:: DONNÉES FOURNIES

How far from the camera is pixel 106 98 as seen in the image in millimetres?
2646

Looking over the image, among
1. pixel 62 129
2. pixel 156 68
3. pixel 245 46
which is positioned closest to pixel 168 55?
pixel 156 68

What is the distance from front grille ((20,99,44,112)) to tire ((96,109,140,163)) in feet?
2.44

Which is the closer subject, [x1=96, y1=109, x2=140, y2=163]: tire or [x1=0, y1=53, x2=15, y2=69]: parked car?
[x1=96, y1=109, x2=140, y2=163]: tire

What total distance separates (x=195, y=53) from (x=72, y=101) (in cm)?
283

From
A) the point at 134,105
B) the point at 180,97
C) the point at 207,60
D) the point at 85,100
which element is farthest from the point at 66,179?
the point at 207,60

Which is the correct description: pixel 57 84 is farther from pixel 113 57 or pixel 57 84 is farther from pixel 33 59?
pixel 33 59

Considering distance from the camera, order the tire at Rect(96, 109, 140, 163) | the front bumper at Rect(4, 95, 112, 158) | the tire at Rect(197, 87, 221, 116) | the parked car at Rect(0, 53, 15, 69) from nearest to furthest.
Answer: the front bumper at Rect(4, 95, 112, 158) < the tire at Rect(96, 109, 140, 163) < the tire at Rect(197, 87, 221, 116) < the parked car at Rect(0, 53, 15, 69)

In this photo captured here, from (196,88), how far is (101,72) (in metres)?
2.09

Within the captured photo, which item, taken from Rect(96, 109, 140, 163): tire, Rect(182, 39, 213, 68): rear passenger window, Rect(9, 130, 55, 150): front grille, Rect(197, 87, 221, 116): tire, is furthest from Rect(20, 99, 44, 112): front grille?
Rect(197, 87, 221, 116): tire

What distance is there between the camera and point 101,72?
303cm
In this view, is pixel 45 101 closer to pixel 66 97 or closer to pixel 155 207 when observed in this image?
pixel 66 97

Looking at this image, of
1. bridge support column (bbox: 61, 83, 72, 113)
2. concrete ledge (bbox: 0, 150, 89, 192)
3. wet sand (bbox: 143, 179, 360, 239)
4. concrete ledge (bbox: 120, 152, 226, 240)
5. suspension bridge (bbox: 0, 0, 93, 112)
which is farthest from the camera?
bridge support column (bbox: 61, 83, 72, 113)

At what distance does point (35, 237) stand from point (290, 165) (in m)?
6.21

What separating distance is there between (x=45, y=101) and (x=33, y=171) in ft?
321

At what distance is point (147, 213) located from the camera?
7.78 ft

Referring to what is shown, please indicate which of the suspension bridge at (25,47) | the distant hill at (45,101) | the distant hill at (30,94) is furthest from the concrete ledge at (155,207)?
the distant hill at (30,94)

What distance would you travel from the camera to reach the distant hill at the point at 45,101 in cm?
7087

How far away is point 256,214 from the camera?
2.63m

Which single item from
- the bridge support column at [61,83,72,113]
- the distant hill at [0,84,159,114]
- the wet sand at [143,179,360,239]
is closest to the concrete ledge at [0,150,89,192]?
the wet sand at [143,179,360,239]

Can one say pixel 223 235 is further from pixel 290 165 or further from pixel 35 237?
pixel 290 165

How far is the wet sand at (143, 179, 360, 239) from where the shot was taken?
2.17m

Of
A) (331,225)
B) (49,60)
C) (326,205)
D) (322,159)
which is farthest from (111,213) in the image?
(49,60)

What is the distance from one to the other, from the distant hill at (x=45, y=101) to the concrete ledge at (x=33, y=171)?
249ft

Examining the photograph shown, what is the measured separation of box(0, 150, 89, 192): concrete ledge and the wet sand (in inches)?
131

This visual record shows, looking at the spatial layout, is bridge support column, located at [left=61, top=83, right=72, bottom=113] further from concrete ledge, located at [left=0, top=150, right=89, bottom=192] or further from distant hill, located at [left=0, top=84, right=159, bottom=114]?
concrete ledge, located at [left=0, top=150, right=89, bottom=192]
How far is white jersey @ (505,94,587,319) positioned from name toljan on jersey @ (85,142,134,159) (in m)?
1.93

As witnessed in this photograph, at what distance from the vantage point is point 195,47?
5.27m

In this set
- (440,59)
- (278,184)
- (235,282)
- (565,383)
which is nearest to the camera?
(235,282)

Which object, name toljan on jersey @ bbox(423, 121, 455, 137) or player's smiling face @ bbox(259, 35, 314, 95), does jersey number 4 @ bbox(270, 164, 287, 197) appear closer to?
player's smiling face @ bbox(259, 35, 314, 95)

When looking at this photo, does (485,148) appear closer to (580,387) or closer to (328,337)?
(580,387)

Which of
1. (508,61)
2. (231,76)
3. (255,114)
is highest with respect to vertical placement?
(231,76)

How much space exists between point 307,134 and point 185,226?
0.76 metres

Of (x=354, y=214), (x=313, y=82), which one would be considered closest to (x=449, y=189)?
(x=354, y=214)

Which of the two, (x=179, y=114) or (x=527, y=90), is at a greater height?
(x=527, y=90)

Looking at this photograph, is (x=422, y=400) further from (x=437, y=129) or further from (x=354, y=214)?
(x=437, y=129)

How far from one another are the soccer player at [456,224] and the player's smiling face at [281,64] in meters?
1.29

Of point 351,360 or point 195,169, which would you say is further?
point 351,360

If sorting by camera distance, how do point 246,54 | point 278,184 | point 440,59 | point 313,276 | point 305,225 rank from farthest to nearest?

::::

§ **DÉTAILS DE L'EXERCICE**: Mettez en forme toutes les lignes des enregistrements en une liste JSON de chaînes, à raison d'une chaîne par ligne, en omettant les lignes vides.

§ **RÉPONSE CI-DESSOUS**:
[
  "How far from the camera is pixel 106 98 as seen in the image in millimetres?",
  "2646",
  "Looking over the image, among",
  "1. pixel 62 129",
  "2. pixel 156 68",
  "3. pixel 245 46",
  "which is positioned closest to pixel 168 55?",
  "pixel 156 68",
  "What is the distance from front grille ((20,99,44,112)) to tire ((96,109,140,163)) in feet?",
  "2.44",
  "Which is the closer subject, [x1=96, y1=109, x2=140, y2=163]: tire or [x1=0, y1=53, x2=15, y2=69]: parked car?",
  "[x1=96, y1=109, x2=140, y2=163]: tire",
  "What total distance separates (x=195, y=53) from (x=72, y=101) (in cm)?",
  "283",
  "From",
  "A) the point at 134,105",
  "B) the point at 180,97",
  "C) the point at 207,60",
  "D) the point at 85,100",
  "which element is farthest from the point at 66,179?",
  "the point at 207,60",
  "Which is the correct description: pixel 57 84 is farther from pixel 113 57 or pixel 57 84 is farther from pixel 33 59?",
  "pixel 33 59",
  "Considering distance from the camera, order the tire at Rect(96, 109, 140, 163) | the front bumper at Rect(4, 95, 112, 158) | the tire at Rect(197, 87, 221, 116) | the parked car at Rect(0, 53, 15, 69) from nearest to furthest.",
  "Answer: the front bumper at Rect(4, 95, 112, 158) < the tire at Rect(96, 109, 140, 163) < the tire at Rect(197, 87, 221, 116) < the parked car at Rect(0, 53, 15, 69)",
  "In this photo captured here, from (196,88), how far is (101,72) (in metres)?",
  "2.09",
  "Within the captured photo, which item, taken from Rect(96, 109, 140, 163): tire, Rect(182, 39, 213, 68): rear passenger window, Rect(9, 130, 55, 150): front grille, Rect(197, 87, 221, 116): tire, is furthest from Rect(20, 99, 44, 112): front grille?",
  "Rect(197, 87, 221, 116): tire",
  "What distance is there between the camera and point 101,72?",
  "303cm",
  "In this view, is pixel 45 101 closer to pixel 66 97 or closer to pixel 155 207 when observed in this image?",
  "pixel 66 97",
  "Looking at this image, of",
  "1. bridge support column (bbox: 61, 83, 72, 113)",
  "2. concrete ledge (bbox: 0, 150, 89, 192)",
  "3. wet sand (bbox: 143, 179, 360, 239)",
  "4. concrete ledge (bbox: 120, 152, 226, 240)",
  "5. suspension bridge (bbox: 0, 0, 93, 112)",
  "which is farthest from the camera?",
  "bridge support column (bbox: 61, 83, 72, 113)",
  "At what distance does point (35, 237) stand from point (290, 165) (in m)?",
  "6.21",
  "What separating distance is there between (x=45, y=101) and (x=33, y=171) in ft?",
  "321",
  "At what distance is point (147, 213) located from the camera?",
  "7.78 ft",
  "Referring to what is shown, please indicate which of the suspension bridge at (25,47) | the distant hill at (45,101) | the distant hill at (30,94) is furthest from the concrete ledge at (155,207)?",
  "the distant hill at (30,94)",
  "What distance would you travel from the camera to reach the distant hill at the point at 45,101 in cm?",
  "7087",
  "How far away is point 256,214 from the camera?",
  "2.63m",
  "Which single item from",
  "- the bridge support column at [61,83,72,113]",
  "- the distant hill at [0,84,159,114]",
  "- the wet sand at [143,179,360,239]",
  "is closest to the concrete ledge at [0,150,89,192]?",
  "the wet sand at [143,179,360,239]",
  "Can one say pixel 223 235 is further from pixel 290 165 or further from pixel 35 237?",
  "pixel 290 165",
  "How far is the wet sand at (143, 179, 360, 239) from where the shot was taken?",
  "2.17m",
  "Of",
  "A) (331,225)",
  "B) (49,60)",
  "C) (326,205)",
  "D) (322,159)",
  "which is farthest from (111,213) in the image?",
  "(49,60)",
  "What is the distance from one to the other, from the distant hill at (x=45, y=101) to the concrete ledge at (x=33, y=171)?",
  "249ft",
  "Examining the photograph shown, what is the measured separation of box(0, 150, 89, 192): concrete ledge and the wet sand (in inches)?",
  "131",
  "This visual record shows, looking at the spatial layout, is bridge support column, located at [left=61, top=83, right=72, bottom=113] further from concrete ledge, located at [left=0, top=150, right=89, bottom=192] or further from distant hill, located at [left=0, top=84, right=159, bottom=114]?",
  "concrete ledge, located at [left=0, top=150, right=89, bottom=192]",
  "How far is white jersey @ (505,94,587,319) positioned from name toljan on jersey @ (85,142,134,159) (in m)?",
  "1.93",
  "As witnessed in this photograph, at what distance from the vantage point is point 195,47?",
  "5.27m",
  "In this set",
  "- (440,59)",
  "- (278,184)",
  "- (235,282)",
  "- (565,383)",
  "which is nearest to the camera?",
  "(235,282)",
  "Which object, name toljan on jersey @ bbox(423, 121, 455, 137) or player's smiling face @ bbox(259, 35, 314, 95), does jersey number 4 @ bbox(270, 164, 287, 197) appear closer to?",
  "player's smiling face @ bbox(259, 35, 314, 95)",
  "When looking at this photo, does (485,148) appear closer to (580,387) or closer to (328,337)?",
  "(580,387)",
  "Which of",
  "1. (508,61)",
  "2. (231,76)",
  "3. (255,114)",
  "is highest with respect to vertical placement?",
  "(231,76)",
  "How much space exists between point 307,134 and point 185,226?",
  "0.76 metres",
  "Of (x=354, y=214), (x=313, y=82), which one would be considered closest to (x=449, y=189)?",
  "(x=354, y=214)",
  "Which of the two, (x=179, y=114) or (x=527, y=90), is at a greater height?",
  "(x=527, y=90)",
  "Looking at this photograph, is (x=422, y=400) further from (x=437, y=129) or further from (x=354, y=214)?",
  "(x=437, y=129)",
  "How far from one another are the soccer player at [456,224] and the player's smiling face at [281,64] in meters?",
  "1.29",
  "Of point 351,360 or point 195,169, which would you say is further?",
  "point 351,360",
  "If sorting by camera distance, how do point 246,54 | point 278,184 | point 440,59 | point 313,276 | point 305,225 rank from farthest to nearest?"
]